Arthur Clifford Howard


Arthur Clifford Howard (1893-1971), inventor, was born on 4 April 1893 at Crookwell, New South Wales, eldest son of John Howard, farmer, and his first wife Mary Ellen, née Smith. After attending schools at Crookwell and Moss Vale, he studied engineering through a correspondence course while an apprentice at Moss Vale.

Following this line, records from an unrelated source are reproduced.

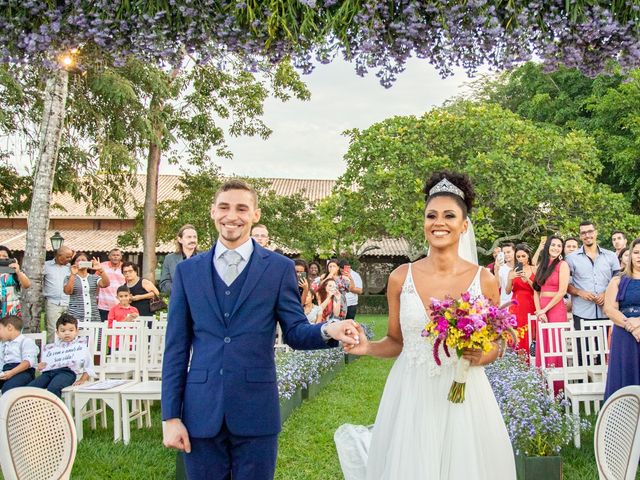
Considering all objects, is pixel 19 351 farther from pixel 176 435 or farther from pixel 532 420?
pixel 532 420

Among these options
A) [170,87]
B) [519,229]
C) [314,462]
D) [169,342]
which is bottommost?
[314,462]

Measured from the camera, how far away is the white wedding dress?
3416 mm

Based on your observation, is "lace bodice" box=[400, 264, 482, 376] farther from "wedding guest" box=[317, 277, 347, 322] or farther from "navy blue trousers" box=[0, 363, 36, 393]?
"wedding guest" box=[317, 277, 347, 322]

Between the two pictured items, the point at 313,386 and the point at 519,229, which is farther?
the point at 519,229

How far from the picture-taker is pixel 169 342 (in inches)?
117

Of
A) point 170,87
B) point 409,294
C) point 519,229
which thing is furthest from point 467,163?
point 409,294

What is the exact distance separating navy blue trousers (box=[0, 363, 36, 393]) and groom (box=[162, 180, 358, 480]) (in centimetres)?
425

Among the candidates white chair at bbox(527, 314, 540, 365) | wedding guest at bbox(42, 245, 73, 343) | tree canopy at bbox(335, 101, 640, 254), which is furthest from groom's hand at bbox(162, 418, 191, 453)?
tree canopy at bbox(335, 101, 640, 254)

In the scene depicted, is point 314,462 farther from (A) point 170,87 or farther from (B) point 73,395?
(A) point 170,87

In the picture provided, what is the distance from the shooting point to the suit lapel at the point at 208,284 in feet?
9.62

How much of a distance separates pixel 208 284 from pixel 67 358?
458 cm

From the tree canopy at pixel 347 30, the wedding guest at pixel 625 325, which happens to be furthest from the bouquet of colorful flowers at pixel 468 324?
the wedding guest at pixel 625 325

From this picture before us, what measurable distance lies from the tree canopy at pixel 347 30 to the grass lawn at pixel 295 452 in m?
3.40

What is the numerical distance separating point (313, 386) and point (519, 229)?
18.0 metres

Encouraged by his father, who had brought the first steam tractor to Gilgandra where he had taken up a property, Howard began in 1912 experiments in rotary tillage which culminated in his invention of the rotary hoe. Using various pieces from farm machinery, he rigged a drive from the tractor engine to the shaft of a one-way notched disc cultivator. He found that the ground could be tilled without the soil-packing that occurred with normal ploughing. But the fast-spinning discs threw the soil sideways until he developed an L-shaped blade mounted on widely spaced flanges fixed to a small-diameter rotor.

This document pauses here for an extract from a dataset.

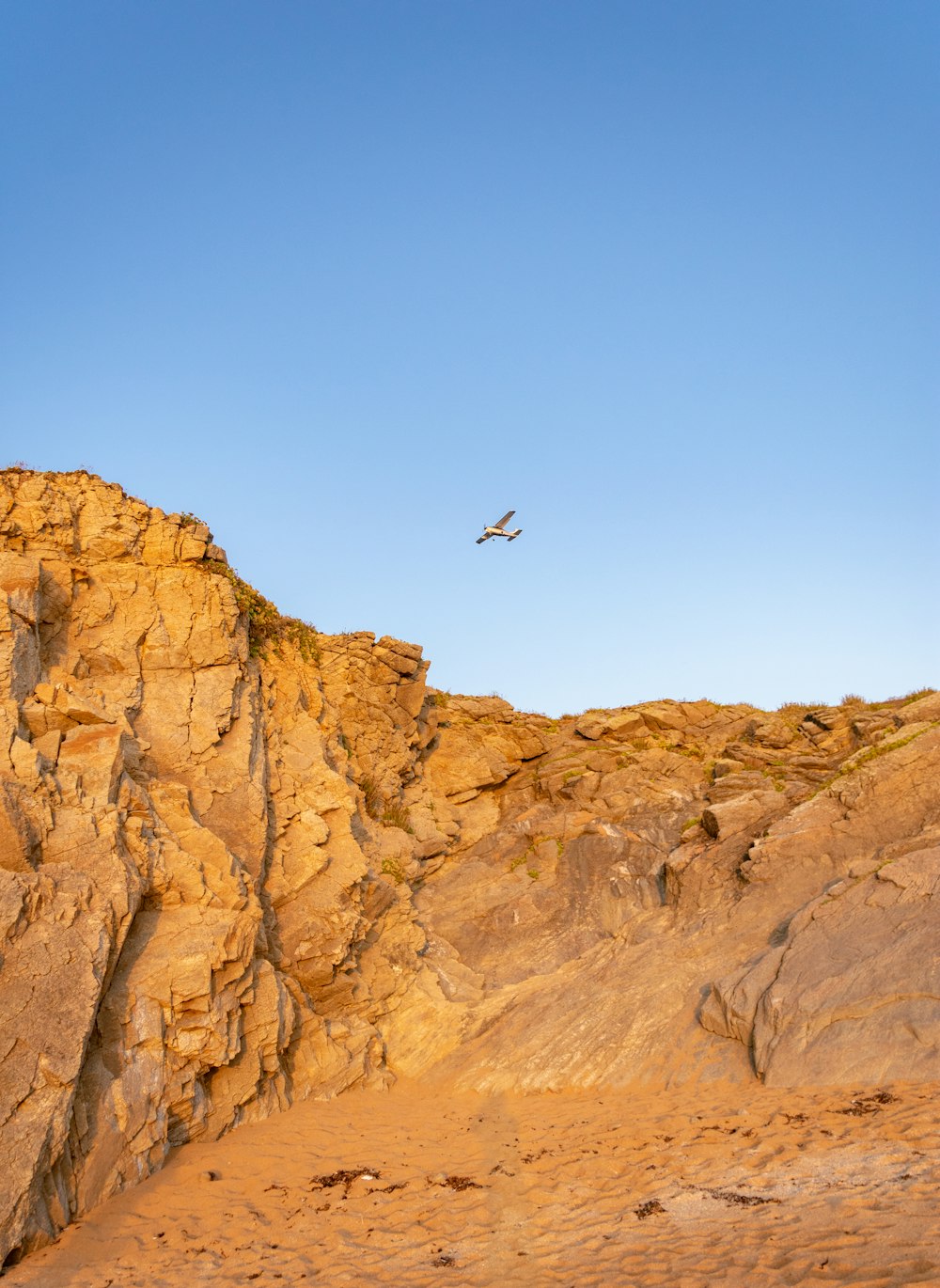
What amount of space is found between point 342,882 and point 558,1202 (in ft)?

Howard, with a fellow apprentice, Everard McCleary (d.1918), established a company to manufacture rotary hoe cultivators, but soon found that there was little demand for their small model. Work on a larger model was interrupted by World War I. Unfit for active service, Howard went to England under a scheme initiated by (Sir) Henry Barraclough to work on munitions and aircraft engines.

Unable to interest English agricultural implement firms in his ideas, Howard returned to Moss Vale in 1919. Next year he tested and patented his rotary hoe cultivator. It consisted of a main frame carrying an internal combustion engine and a subsidiary frame carrying five rotary hoe cultivators.

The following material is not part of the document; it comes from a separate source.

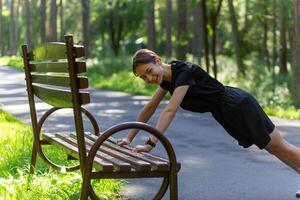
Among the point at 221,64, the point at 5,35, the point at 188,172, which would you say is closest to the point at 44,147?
the point at 188,172

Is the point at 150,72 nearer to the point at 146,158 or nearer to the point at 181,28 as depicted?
the point at 146,158

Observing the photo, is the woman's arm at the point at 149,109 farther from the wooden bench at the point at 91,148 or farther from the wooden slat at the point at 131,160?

In March 1922 Howard formed a syndicate, Austral Auto Cultivators Pty Ltd. The firm moved to Northmead, Sydney, in 1927. He continued to develop his ideas, building models to suit particular terrains and types of farming, a rotavator to fit a Fordson tractor and several types of hand-controlled machines. His DH22 tractor, designed in 1927 to work with rotary hoes, initiated the first large-scale production of tractors in Australia.

Despite reduced sales during the Depression, Howard raised new capital for the company, now known as Howard Auto Cultivators. Finding it difficult to meet overseas demand stimulated by a successful export drive, he arranged a ten-year licence with an English firm to make his machines for markets outside Australia. In 1937 unauthorized design alterations took Howard to England where the licence was terminated. He returned briefly to Australia to resign his position of managing director at Howard Auto Cultivators and in July 1938 formed an English company, Rotary Hoes Ltd, which established branches in the United States of America, South Africa, Germany, France, Italy, Spain, Australia and New Zealand. It later became a holding company for a wholly owned subsidiary, Howard Rotavator Co. Ltd, to which it transferred the manufacture and distribution of rotavators, manure spreaders, trench diggers and soil stabilization machinery. The company received the Queen's award to industry in 1966.

Howard had married Daisy May Hayes at the Methodist Church, Moss Vale, on 19 September 1925. After moving to England, they lived at Upminster, Essex. A determined, quiet but outgoing man, devoted to his family, Howard was a practical engineer who combined business acumen with vision and outstanding inventive ability. As well as being managing director of Rotary Hoes Ltd until 1970, he was a director of G.D.H. Ltd, Harleston Industries Ltd, Howard (Forge & Foundry) Ltd and Howard Rotavator Co. Ltd. In 1970 he was appointed C.B.E. He died on 4 January 1971 at Harold Wood Hospital, Essex, leaving an estate in England valued for probate at £111,476. He was survived by his wife, two daughters and a son, who became managing director of Howard Rotavator Pty Ltd in Australia.